FIG. 1 schematically illustrates a switching device with separable contacts, which is shown in a middle sectional plane, including a switching mechanism according to some embodiments of the invention;

FIG. 2 schematically illustrates a linking system forming part of the switching mechanism of FIG. 1, in an isometric perspective view;

FIG. 3 schematically illustrates the linking system of FIG. 2 in a side view represented by the arrow Ill:

FIG. 4 schematically illustrates an axis of the linking system of FIG. 2 in a longitudinal sectional view.

FIG. 1 shows part of an electrical switching device 2 for interrupting an electric current, such as a circuit breaker or a contactor. The electric current is switched in air and by means of separable electrical contacts.

According to some examples, the device 2 is a low-voltage, high-intensity multipole circuit breaker.

The device 2 includes a fixed electrical contact 4 and a mobile electrical contact 6 that, in some examples, bears pivotably mounted contact fingers 8 arranged opposite the fixed contact 4. The contacts 4 and 6 are connected to opposite electrical connecting terminals of the device 2.

DATASET EXTRACT:
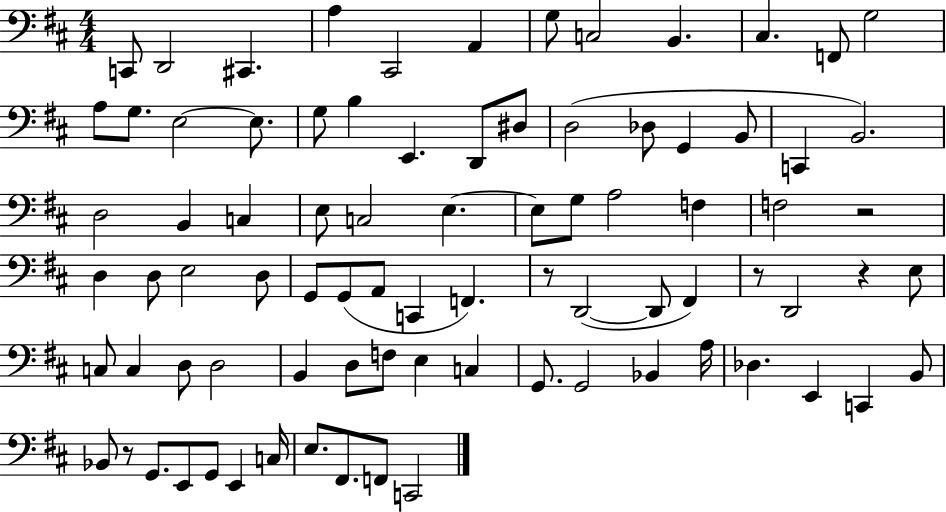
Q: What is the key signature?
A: D major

SET TASK: Quote the switching device description word for word, between "FIG. 3 schematically" and "longitudinal sectional view.", inclusive.

THE ANSWER:
FIG. 3 schematically illustrates the linking system of FIG. 2 in a side view represented by the arrow Ill:

FIG. 4 schematically illustrates an axis of the linking system of FIG. 2 in a longitudinal sectional view.